New modelling contained in a Nexa Advisory report shows about $13 billion could be slashed from electricity costs by opening up Australia’s transmission market to competition.
- Close to $1 billion ($952 m) in capital cost reductions would come as a result of opening the transmission market to globally proven non-incumbent transmission entities, who have the established scale and procurement partnerships, (as we can see from the NSW REZ tenders).
- Additional reductions in costs, of $2.98 billion, could be achieved through avoiding excess regulated returns on equity, via the opening of markets for the ownership as well as construction of new transmission.
- Most significantly, reducing the delays in delivering new operational transmission, by just three months, would avoid a $9.2 billion increase in wholesale electricity costs.
Australia needs to build 10,000km of transmission, in less than 10 years, equal to 25 per cent of today’s entire transmission grid.
It is becoming extremely unlikely that we will meet our 2030 and 2050 targets. Even if we could generate enough renewable energy, we do not have the transmission infrastructure required to convey it to consumers.
Lengthy and uncertain approvals process that do nothing to ensure social licence from and compensation of host communities.
The scale of build required risks supply chain and procurement bottlenecks for the regulated monopoly networks. This means transmission is not being approved and built fast enough and is slowing down the renewable generation and storage build needed.
Nexa Advisory believes that the current regulatory barriers to entering Australia’s electricity transmission markets, which result in monopoly provision by primary transmission network service providers (PTNSPs), are resulting in increased costs to Australian consumers, and delaying the transition to reliable and secure clean energy.

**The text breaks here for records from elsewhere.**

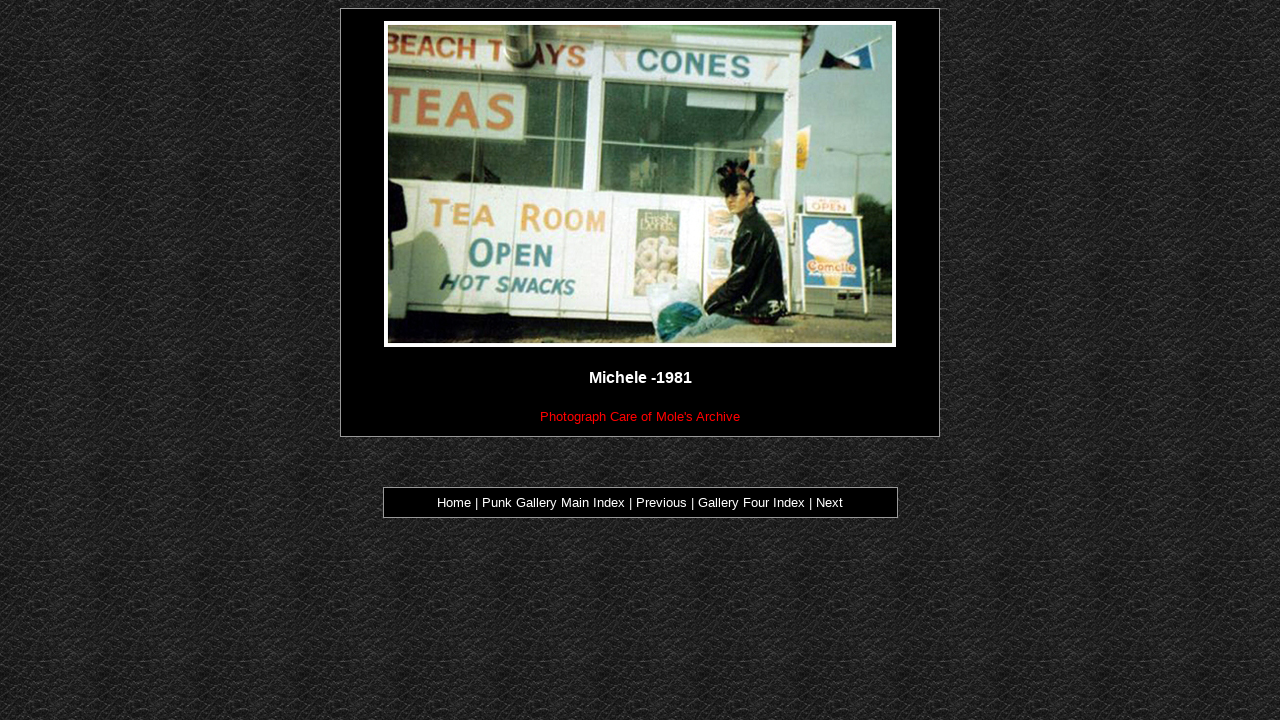

--- FILE ---
content_type: text/html
request_url: https://www.southendpunk.com/html/punks47l.html
body_size: 515
content:
<html>
<head>
<title>Southend Punk Rock History - Punks - Michele - 1981</title>
<meta http-equiv="Content-Type" content="text/html; 
charset=iso-8859-1">
<style type="text/css">
BODY {
	  scrollbar-face-color: #000000; 
	  scrollbar-shadow-color: #FFFFFF;
	  scrollbar-highlight-color: #000000; 
	  scrollbar-3dlight-color: #999999;
	  scrollbar-darkshadow-color: #505050; 
	  scrollbar-track-color: #cccccc;
	  scrollbar-arrow-color: #FFFFFF;
	  }
</style>
<style><!--:link{text-decoration:none}:visited{text-decoration:none}:hover{color: #FF0000}//--></style>
<link rel="stylesheet" href="../css/outline1.css">
<body bgcolor="#000000" onLoad="" text="#FFFFFF" link="#FFFFFF" vlink="#FFFFFF" alink="#FFFFFF" background="../art/backgrou.gif">
<table width="600" cellpadding="10" align="center" bgcolor="#000000" bordercolor="#000000" class="outline1">
  <tr align="center" valign="middle"> 
    <td> 
      <div align="center"><img src="../images/punks/staxmole/michel4l.jpg" width="512" height="326" align="middle" alt="Michele - 1981"></div>
    </td>
  </tr>
  <tr align="center" valign="middle">
    <td><font face="Copperplate Gothic Light, Arial, Verdana, Helvetica, sans-serif, Times New Roman" size="3"><b>Michele -1981</b></font></td>
  </tr>
  <tr align="center" valign="middle"> 
    <td><font face="Copperplate Gothic Light, Arial, Verdana, Helvetica, sans-serif, Times New Roman" size="2" color="#FF0000">Photograph 
      Care of Mole's Archive</font></td>
  </tr>
</table>
<p>&nbsp;</p>
<table width="515" cellpadding="5" align="center" bgcolor="#000000" bordercolor="#000000" class="outline1">
  <tr> 
    <td> 
      <div align="center"><font face="Copperplate Gothic Light, Arial, Verdana, Helvetica, sans-serif, Times New Roman" size="2"><a href="soutpunk.htm" target="_top">Home</a> 
        | <a href="thepunks.html">Punk Gallery Main Index</a> | <a href="punks46l.html">Previous 
        </a>| <a href="thepunk2.html">Gallery Four Index</a> | <a href="punks132.html">Next</a><font size="4"> 
        </font></font></div>
    </td>
  </tr>
</table>
<p>&nbsp;</p></body>
</html>


--- FILE ---
content_type: text/css
request_url: https://www.southendpunk.com/css/outline1.css
body_size: -139
content:
.outline1 {  border: 1px #999999 solid; border-color: #999999 solid}
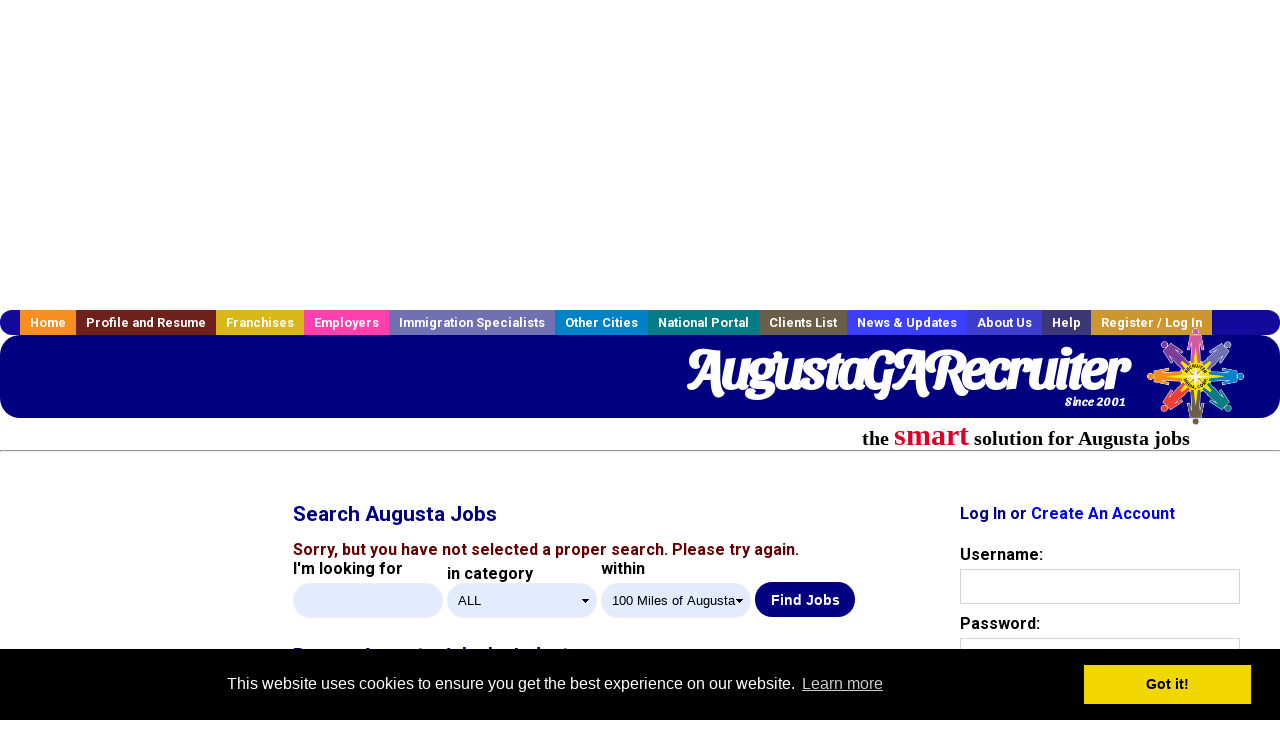

--- FILE ---
content_type: text/html; charset=utf-8
request_url: https://accounts.google.com/o/oauth2/postmessageRelay?parent=https%3A%2F%2Fwww.augustagarecruiter.com&jsh=m%3B%2F_%2Fscs%2Fabc-static%2F_%2Fjs%2Fk%3Dgapi.lb.en.2kN9-TZiXrM.O%2Fd%3D1%2Frs%3DAHpOoo_B4hu0FeWRuWHfxnZ3V0WubwN7Qw%2Fm%3D__features__
body_size: 159
content:
<!DOCTYPE html><html><head><title></title><meta http-equiv="content-type" content="text/html; charset=utf-8"><meta http-equiv="X-UA-Compatible" content="IE=edge"><meta name="viewport" content="width=device-width, initial-scale=1, minimum-scale=1, maximum-scale=1, user-scalable=0"><script src='https://ssl.gstatic.com/accounts/o/2580342461-postmessagerelay.js' nonce="3eVPeR83WD4tzeu5BuoGtQ"></script></head><body><script type="text/javascript" src="https://apis.google.com/js/rpc:shindig_random.js?onload=init" nonce="3eVPeR83WD4tzeu5BuoGtQ"></script></body></html>

--- FILE ---
content_type: text/html; charset=utf-8
request_url: https://www.google.com/recaptcha/api2/aframe
body_size: -87
content:
<!DOCTYPE HTML><html><head><meta http-equiv="content-type" content="text/html; charset=UTF-8"></head><body><script nonce="4SCBun39iNhoB9iGYQ2aQA">/** Anti-fraud and anti-abuse applications only. See google.com/recaptcha */ try{var clients={'sodar':'https://pagead2.googlesyndication.com/pagead/sodar?'};window.addEventListener("message",function(a){try{if(a.source===window.parent){var b=JSON.parse(a.data);var c=clients[b['id']];if(c){var d=document.createElement('img');d.src=c+b['params']+'&rc='+(localStorage.getItem("rc::a")?sessionStorage.getItem("rc::b"):"");window.document.body.appendChild(d);sessionStorage.setItem("rc::e",parseInt(sessionStorage.getItem("rc::e")||0)+1);localStorage.setItem("rc::h",'1769099877269');}}}catch(b){}});window.parent.postMessage("_grecaptcha_ready", "*");}catch(b){}</script></body></html>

There is significant support, among the diverse group of stakeholders, for opening the transmission market in Australia to competition.
There is no reason to believe that the current number of transmission entities, one per state, is the upper limit or optimal number in the NEM.
Australia must compete on the international stage for highly specialised assets and skilled labour, such as project management of large infrastructure projects.
A radical approach is needed to ensure we build this critical infrastructure on time and ensure the impacts of delays are not borne by consumers.
Evidence from our research shows that the current market frameworks, regulated and non-regulated, for delivering new transmission infrastructure, are complex and as a result, retain high barriers to market entry.
Barriers to entry inefficiently fragment transmission markets, allow transmission operators opportunities to exercise market power. This in turn results in generally higher cost and slower delivery environment than is the case in high performing overseas markets that less fragmented and more open to competition.
The modelling shows that reducing or removing barriers to entry to Australian transmission markets could avoid the costs and delays associated with the current closed and fragmented markets, approach and save over $13 billion dollars of unnecessary costs to customers on the journey to net zero and meeting renewable generation targets.
Opening up the transmission market to global established players will be key to:
- Encourage innovation in both technical approach and delivery.
- Attract international private finance and capital quickly and efficiently.
- Significant supply chain and procurement leverage to deliver faster and cheaper.
We are calling for:
1) The Commonwealth Government to make transmission investment contestability a pre-requisite for access to Rewiring the Nation.
2) Jurisdictional competitive tenders for nationally significant ISP and non ISP projects in NSW and VIC (where there is contestability now).